Et on remonte dans le temps, au tout début des évènements de cette histoire ! Cette fois-ci, les choses seront décrites du point de vue des soeurs Cunningham. En espérant que ça vous plaise ! :)

LETTRE XVI

10 janvier 1873, Edimbourg

A Abigail Quincy

Ma chère Abi,

Je ne puis te dire à quel point je suis heureuse à la perspective de te voir dans quelques jours seulement ! J’ai l’impression que nous ne nous sommes pas vues depuis une éternité. Je dois dire que l’hiver est bien morne ici, il ne se passe rien. L’ensemble de notre entourage et de la société bourgeoise s’est exilée dans le Sud de l’Angleterre et notre vie n’a jamais été aussi triste.

Je ne remercierais jamais assez tes parents pour avoir tant insisté auprès des miens pour nous faire venir avec vous à Bath ! Je n’ai qu’une hâte, c’est de te rejoindre et de pouvoir parler avec toi de ces mille et un détails que j’ai manqué. Plus que quelques jours et nous pourrons enfin prendre notre thé ensemble !

J’ai tant de choses à te raconter. La première et pas des moindres : j’ai récemment reçu non pas une mais deux propositions de mariage ! Ma mère en était folle de joie. Elle me voit mariée avant mes vingt ans. Je suis de mon côté plus sceptique, encore faudrait-il que je fasse un choix entre mes deux prétendants, et cela s’annonce difficile. Mais nous en discuterons plus en détail lors de mon arrivée !

Anna et Megan sont elles aussi très heureuses à l’idée de te revoir. Elles se joignent à moi pour t’embrasser et te dire à bientôt. Le train part dans quelques jours, nous serons à tes côtés bien vite, en compagnie de Miss Murray, notre nouvelle gouvernante. En attendant, prend bien soin de toi,

Ta cousine préférée,

Rachel

***

LETTRE XVII

14 janvier 1873, Durham

A Abigail Quincy

Ma chère cousine,

C’est à mon tour de prendre la plume pour te donner de nos nouvelles. Rachel dit que cela ne pourra que m’exercer à écrire comme une femme du monde. Je pense surtout qu’elle souhaite me distraire de mon ennui et s’occuper elle-même de Megan – son esprit libre enfermé plusieurs jours dans un train sombre et bruyant va finir par imploser et mener à une catastrophe.

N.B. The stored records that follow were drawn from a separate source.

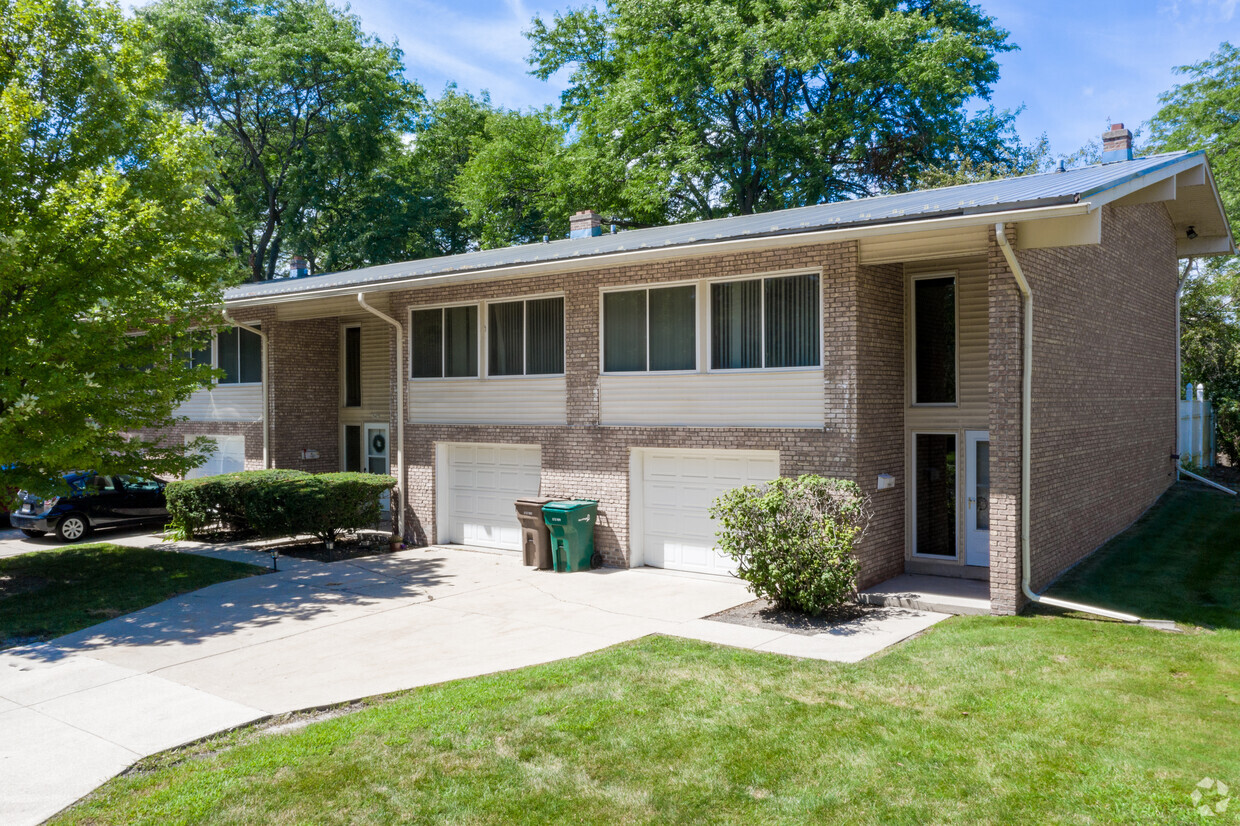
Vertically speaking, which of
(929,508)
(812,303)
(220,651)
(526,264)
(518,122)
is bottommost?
(220,651)

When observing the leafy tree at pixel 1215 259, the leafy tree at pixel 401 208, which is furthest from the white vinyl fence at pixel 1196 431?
the leafy tree at pixel 401 208

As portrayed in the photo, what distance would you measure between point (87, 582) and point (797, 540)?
10288mm

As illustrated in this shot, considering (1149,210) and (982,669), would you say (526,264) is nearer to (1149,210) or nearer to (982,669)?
(982,669)

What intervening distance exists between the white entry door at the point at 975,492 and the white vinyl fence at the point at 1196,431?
11.1 meters

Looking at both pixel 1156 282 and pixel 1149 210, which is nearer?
pixel 1149 210

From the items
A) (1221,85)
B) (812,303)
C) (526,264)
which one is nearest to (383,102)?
(526,264)

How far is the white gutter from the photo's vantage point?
9.09 metres

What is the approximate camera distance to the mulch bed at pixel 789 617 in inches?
378

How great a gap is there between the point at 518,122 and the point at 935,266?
85.7ft

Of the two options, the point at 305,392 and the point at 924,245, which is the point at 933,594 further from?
the point at 305,392

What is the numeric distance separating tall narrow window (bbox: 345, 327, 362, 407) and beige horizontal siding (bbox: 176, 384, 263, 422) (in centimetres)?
196

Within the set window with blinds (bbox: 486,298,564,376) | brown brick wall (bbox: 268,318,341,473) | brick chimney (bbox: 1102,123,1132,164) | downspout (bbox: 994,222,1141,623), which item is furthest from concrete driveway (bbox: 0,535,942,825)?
brick chimney (bbox: 1102,123,1132,164)

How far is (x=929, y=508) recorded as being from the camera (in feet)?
40.5

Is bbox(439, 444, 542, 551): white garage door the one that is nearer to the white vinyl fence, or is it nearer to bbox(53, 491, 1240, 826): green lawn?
bbox(53, 491, 1240, 826): green lawn
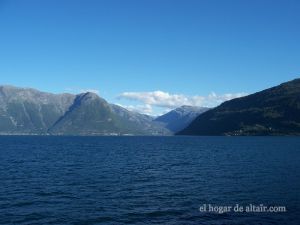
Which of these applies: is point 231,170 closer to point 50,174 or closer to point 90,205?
point 50,174

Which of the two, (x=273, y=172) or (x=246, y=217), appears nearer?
(x=246, y=217)

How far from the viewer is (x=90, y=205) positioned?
52500 mm

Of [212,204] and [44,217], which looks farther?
[212,204]

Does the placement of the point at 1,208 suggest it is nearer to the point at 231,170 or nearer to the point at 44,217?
the point at 44,217

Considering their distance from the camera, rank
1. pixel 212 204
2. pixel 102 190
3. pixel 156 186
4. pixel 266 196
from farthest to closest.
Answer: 1. pixel 156 186
2. pixel 102 190
3. pixel 266 196
4. pixel 212 204

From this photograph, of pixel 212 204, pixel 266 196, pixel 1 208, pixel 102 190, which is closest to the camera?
pixel 1 208

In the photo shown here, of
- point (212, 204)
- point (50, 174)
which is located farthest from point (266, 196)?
point (50, 174)

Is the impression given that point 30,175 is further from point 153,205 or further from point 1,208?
point 153,205

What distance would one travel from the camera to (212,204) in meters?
53.6

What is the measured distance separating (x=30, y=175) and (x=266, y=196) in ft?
164

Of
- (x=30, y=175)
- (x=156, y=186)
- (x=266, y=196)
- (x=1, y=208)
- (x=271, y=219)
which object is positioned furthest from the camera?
(x=30, y=175)

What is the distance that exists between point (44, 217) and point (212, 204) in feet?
73.0

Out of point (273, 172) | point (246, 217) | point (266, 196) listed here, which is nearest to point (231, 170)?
point (273, 172)

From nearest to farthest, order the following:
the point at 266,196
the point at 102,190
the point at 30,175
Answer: the point at 266,196 → the point at 102,190 → the point at 30,175
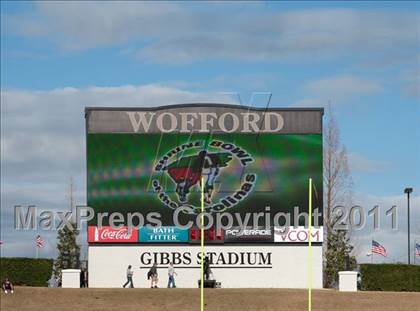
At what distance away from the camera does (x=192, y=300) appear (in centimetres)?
5050

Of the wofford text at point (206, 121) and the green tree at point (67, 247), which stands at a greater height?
the wofford text at point (206, 121)

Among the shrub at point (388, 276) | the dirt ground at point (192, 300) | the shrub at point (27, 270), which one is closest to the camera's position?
the dirt ground at point (192, 300)

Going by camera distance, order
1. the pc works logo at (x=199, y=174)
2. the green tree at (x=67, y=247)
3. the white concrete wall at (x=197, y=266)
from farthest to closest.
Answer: the green tree at (x=67, y=247) → the pc works logo at (x=199, y=174) → the white concrete wall at (x=197, y=266)

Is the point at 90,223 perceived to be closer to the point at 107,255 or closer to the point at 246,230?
the point at 107,255

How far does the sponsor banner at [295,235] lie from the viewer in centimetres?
5741

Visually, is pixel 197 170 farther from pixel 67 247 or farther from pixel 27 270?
pixel 67 247

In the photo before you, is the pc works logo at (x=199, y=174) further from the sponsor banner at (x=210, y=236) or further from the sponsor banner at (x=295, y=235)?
the sponsor banner at (x=295, y=235)

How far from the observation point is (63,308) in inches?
1937

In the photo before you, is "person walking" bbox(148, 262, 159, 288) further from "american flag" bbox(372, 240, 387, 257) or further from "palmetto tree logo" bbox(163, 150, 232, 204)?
"american flag" bbox(372, 240, 387, 257)

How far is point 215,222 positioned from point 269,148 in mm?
5288

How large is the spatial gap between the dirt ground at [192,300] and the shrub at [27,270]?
8016 mm

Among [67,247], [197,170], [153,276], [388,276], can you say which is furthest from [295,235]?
[67,247]

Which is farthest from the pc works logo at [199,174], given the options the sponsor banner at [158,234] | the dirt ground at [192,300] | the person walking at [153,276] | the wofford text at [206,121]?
the dirt ground at [192,300]

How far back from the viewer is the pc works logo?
5738 centimetres
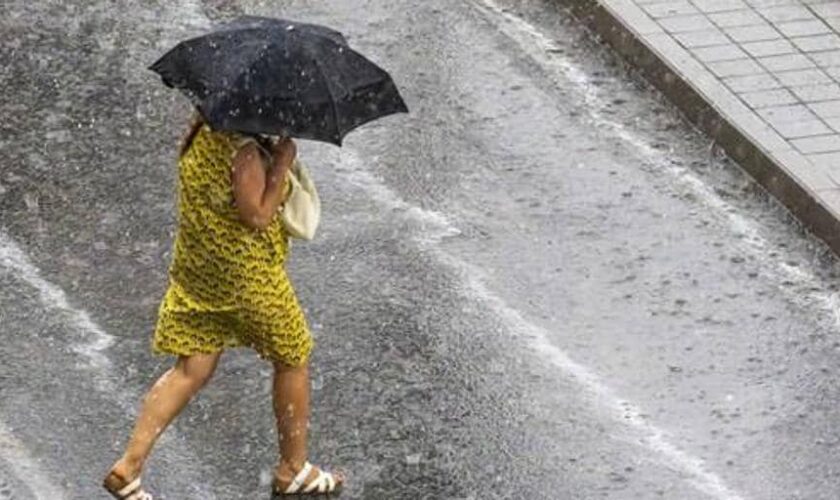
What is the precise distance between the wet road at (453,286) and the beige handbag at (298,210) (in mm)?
1032

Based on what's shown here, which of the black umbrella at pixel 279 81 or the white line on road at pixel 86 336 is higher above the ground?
the black umbrella at pixel 279 81

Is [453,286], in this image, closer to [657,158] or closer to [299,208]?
[657,158]

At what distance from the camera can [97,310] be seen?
29.9 ft

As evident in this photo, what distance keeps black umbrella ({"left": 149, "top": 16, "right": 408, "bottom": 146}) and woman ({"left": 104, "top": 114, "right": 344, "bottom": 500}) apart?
175mm

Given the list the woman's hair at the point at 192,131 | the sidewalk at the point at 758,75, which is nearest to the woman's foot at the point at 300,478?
the woman's hair at the point at 192,131

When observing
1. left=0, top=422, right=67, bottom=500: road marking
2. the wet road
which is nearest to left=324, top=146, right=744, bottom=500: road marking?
the wet road

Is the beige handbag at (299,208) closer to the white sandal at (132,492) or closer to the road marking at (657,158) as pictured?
the white sandal at (132,492)

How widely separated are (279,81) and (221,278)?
724 millimetres

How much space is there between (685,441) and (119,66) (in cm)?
413

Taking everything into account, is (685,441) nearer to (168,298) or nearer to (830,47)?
(168,298)

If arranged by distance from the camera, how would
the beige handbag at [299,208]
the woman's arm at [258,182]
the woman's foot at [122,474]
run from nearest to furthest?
the woman's arm at [258,182] → the beige handbag at [299,208] → the woman's foot at [122,474]

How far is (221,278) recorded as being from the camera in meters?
7.47

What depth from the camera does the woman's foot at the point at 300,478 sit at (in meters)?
7.90

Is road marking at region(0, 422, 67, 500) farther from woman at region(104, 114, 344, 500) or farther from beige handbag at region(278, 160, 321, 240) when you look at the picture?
beige handbag at region(278, 160, 321, 240)
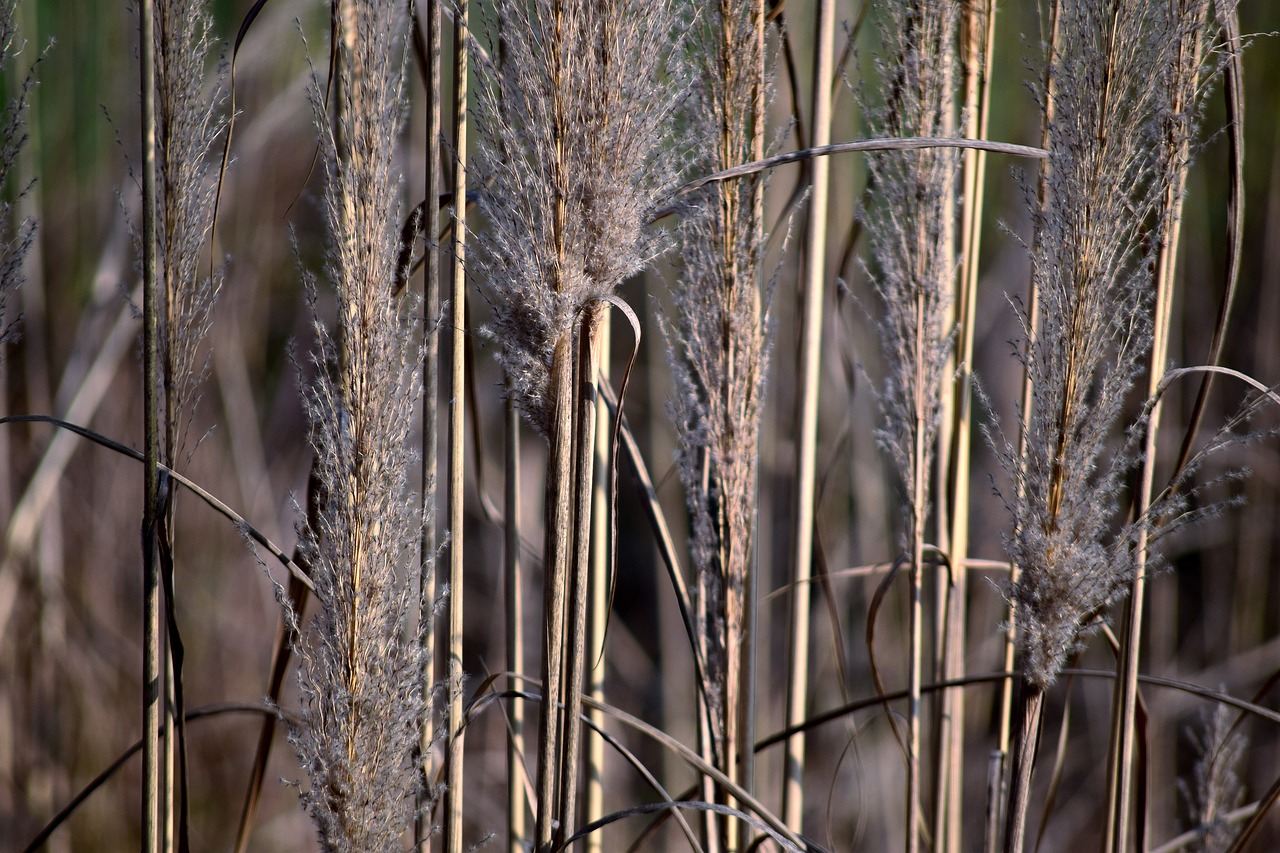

Nous voilà arrêtées à Durham pour quelques jours à cause des tempêtes de neige qui sévissent dans la région. L’auberge est d’une telle vétusté que Miss Murray ne quitte plus sa grimace de dégoût. Cela semble amuser Megan, tu t’en doutes.

Venons-en maintenant au fait et au pourquoi de cette lettre. J’écris présentement dans le secret de notre chambre, un des rares endroits où nous pouvons être seules à présent. Car nous avons, depuis notre arrivée, une voyageuse qui s’est collée à nous plus férocement que la crasse sous nos semelles. Elle se nomme Mrs Mary Ann Cotton, et je n’ai jamais rencontré quelqu’un de plus insupportable !

Je sais bien qu’il n’est pas correct de parler ainsi et je te vois déjà t’offusquer, assise à ta coiffeuse, les sourcils froncés par la désapprobation. Mais je t’assure que cette Mrs Cotton est tout bonnement invivable. Elle s’est assise à notre table du dîner de la veille avec un sans-gêne rarement observé jusqu’ici, et depuis elle n’est que plaintes bruyantes à propos de sa triste vie. Certes, son mari et ses enfants sont décédés, mais a-t-elle besoin d’en faire autant à chaque fois qu’elle ouvre la bouche ? C’en devient obscène.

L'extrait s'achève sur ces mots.